Paladins do seem to bring out the nerdrage. I love paladins I have one in my current game that I DM. I made it very clear that I as the DM have the final say and that the other players around the table who are not playing a paladin can just bite their tongues on their opinions. That they were not to question or tell the player how to play his paladin.
Actually I enforce this for all players at my table it serves no helpful purpose for other players to question and argue with another player on their role playing choices.
I think in my case, the player who was playing a paladin just didn't "get it" and made some pretty poor choices in how paladins should act. He even went to trial over some of his petty and greedy behavior and was exiled from his order, but given a chance for atonement. And he did it twice.
It's kind of amusing though when I think about it.
The first instance was the PC's covertly crossed a border into a nation that was actively hostile with their home nation (a war was impending). They ran into a noble and his retinue in which the noble immediately accused them of being spies and sentenced them to hang on the spot. The party said no way and defended themselves. There was another paladin that belonged to the noble's side and the two paladins fought against one another.

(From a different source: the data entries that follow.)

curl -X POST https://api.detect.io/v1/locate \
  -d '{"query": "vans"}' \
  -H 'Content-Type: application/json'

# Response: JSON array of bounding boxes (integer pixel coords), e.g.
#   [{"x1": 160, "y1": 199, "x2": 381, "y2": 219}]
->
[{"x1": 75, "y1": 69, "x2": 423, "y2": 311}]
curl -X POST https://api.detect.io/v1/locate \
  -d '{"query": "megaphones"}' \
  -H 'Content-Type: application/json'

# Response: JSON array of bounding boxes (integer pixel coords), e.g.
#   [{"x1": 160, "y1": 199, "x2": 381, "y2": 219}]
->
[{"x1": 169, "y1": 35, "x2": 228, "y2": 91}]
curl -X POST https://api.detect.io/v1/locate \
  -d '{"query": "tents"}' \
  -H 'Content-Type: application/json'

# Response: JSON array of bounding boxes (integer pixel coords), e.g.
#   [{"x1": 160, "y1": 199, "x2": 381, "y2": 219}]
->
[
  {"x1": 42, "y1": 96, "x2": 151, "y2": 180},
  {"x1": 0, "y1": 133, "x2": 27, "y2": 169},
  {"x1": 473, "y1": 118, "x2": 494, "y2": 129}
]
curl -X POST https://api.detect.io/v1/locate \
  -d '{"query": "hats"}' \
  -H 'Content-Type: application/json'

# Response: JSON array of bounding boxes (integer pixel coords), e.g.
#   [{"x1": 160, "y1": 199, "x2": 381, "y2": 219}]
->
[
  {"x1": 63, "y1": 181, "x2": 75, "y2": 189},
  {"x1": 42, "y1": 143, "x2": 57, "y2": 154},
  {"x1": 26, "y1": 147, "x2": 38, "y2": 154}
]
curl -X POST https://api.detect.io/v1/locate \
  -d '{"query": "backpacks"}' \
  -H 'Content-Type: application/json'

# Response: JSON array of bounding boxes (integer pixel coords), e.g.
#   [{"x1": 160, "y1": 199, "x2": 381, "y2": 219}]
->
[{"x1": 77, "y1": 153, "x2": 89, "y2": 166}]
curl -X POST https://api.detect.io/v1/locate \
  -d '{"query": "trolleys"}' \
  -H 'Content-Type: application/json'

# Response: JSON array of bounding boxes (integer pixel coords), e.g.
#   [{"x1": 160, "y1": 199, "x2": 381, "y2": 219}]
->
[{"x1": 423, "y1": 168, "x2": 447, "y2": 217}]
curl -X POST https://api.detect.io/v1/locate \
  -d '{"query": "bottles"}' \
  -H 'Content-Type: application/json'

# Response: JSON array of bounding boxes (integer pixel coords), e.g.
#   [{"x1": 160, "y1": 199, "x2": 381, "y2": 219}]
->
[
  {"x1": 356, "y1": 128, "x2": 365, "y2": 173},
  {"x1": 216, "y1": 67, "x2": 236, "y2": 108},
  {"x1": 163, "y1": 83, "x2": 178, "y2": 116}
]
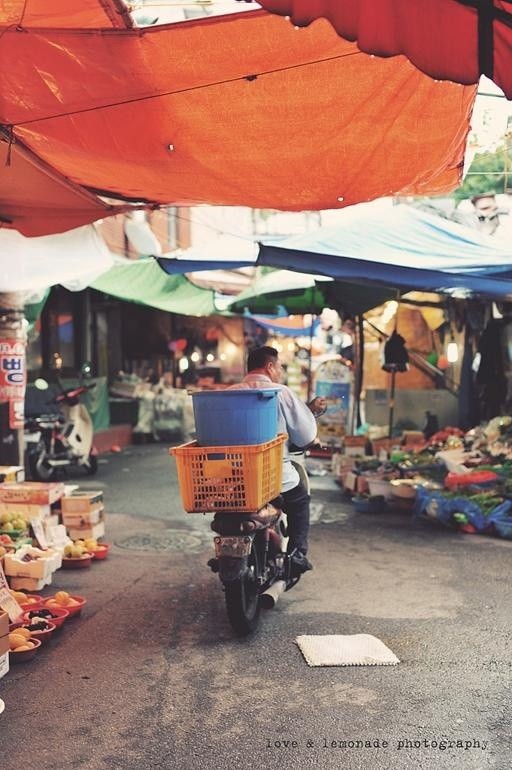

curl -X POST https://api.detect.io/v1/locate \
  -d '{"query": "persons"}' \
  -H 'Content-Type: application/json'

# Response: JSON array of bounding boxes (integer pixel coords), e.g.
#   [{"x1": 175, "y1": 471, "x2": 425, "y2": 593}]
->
[
  {"x1": 310, "y1": 397, "x2": 327, "y2": 412},
  {"x1": 224, "y1": 346, "x2": 317, "y2": 570}
]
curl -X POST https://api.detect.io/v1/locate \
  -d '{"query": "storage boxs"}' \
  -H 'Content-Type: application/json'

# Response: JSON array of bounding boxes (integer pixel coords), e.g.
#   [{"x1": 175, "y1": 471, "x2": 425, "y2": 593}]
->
[{"x1": 0, "y1": 480, "x2": 105, "y2": 541}]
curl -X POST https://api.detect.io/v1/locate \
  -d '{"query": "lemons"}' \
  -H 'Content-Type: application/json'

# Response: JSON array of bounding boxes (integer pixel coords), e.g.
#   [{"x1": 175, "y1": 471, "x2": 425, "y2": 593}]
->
[
  {"x1": 10, "y1": 589, "x2": 36, "y2": 605},
  {"x1": 64, "y1": 537, "x2": 104, "y2": 558}
]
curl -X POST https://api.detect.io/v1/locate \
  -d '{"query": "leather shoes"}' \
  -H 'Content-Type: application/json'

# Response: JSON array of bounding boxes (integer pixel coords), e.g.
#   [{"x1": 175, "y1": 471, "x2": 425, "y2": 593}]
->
[{"x1": 291, "y1": 551, "x2": 313, "y2": 570}]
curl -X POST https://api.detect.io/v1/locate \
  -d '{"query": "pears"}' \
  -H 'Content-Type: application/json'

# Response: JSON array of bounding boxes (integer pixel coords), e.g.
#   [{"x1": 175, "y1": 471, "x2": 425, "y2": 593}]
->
[{"x1": 0, "y1": 510, "x2": 27, "y2": 531}]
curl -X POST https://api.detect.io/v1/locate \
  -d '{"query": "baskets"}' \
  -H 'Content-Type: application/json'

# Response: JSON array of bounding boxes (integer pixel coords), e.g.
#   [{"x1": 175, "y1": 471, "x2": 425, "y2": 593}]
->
[{"x1": 168, "y1": 432, "x2": 288, "y2": 513}]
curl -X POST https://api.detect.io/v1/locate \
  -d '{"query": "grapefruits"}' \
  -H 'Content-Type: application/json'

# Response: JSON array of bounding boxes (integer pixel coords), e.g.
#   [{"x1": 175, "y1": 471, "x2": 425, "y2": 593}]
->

What got him in trouble was that he was very much part of looting their unconscious bodies, tying them up to a tree, and leaving them there to the elements. He knew that he faced off against a fellow paladin, but made no effort to revive her, bind the wounds of those he faced off against, or at least grant them their weapons and armor back so they can reach their castle or residence safely in the bandit-infested woods. When the trial was commencing, this paladin (whose husband was killed by the party), testified against the player and the player had to admit it as truth. It was very damning evidence.
This wasn't the first time that the player got caught up in being greedy. I placed a magical armor that was intelligent, yet very evil on a display in some ancient abode in the middle of a volcano that the party was exploring. The armor communicated with mental images. The paladin detected evil, knew the armor to be strong in evil and strong in magic. The paladin then asked what the armor could do. The armor truthfully answered mentally all of its powers, but it lied about it's origins and how it could be "turned" to good. The player didn't even consider that the armor was lying. He just saw it for what he wanted--more powerful bling that he needed to don. Even the other players had counseled against him donning it, but he ignored them as he said he believed the armor. He got cursed. Then started killing innocent people. All sorts of evil fun. The other players had kill the paladin in order to get the armor off of him.
This was the last atonement opportunity I was giving the player. His god made him carry the evil armor, could only fight with poor quality weapons and cheap armor, and his ability to detect evil was always on. He could never shut it off and it was driving him insane. When he went completely insane, then the evil armor would be destroyed, but his next armor would always look like the evil suit of armor he wore as a reminder.
Then, the party came across a frost giant who tortured, locked away in a cage, and actually hobbled by cultists that they were fighting. The frost giant begged to be released, but glowed evil. The paladin wanted to kill him outright. There was a big debate (a lot of them involving the actions of this player and his paladin). One of my other players had enough and packed up his things and left the game for that day.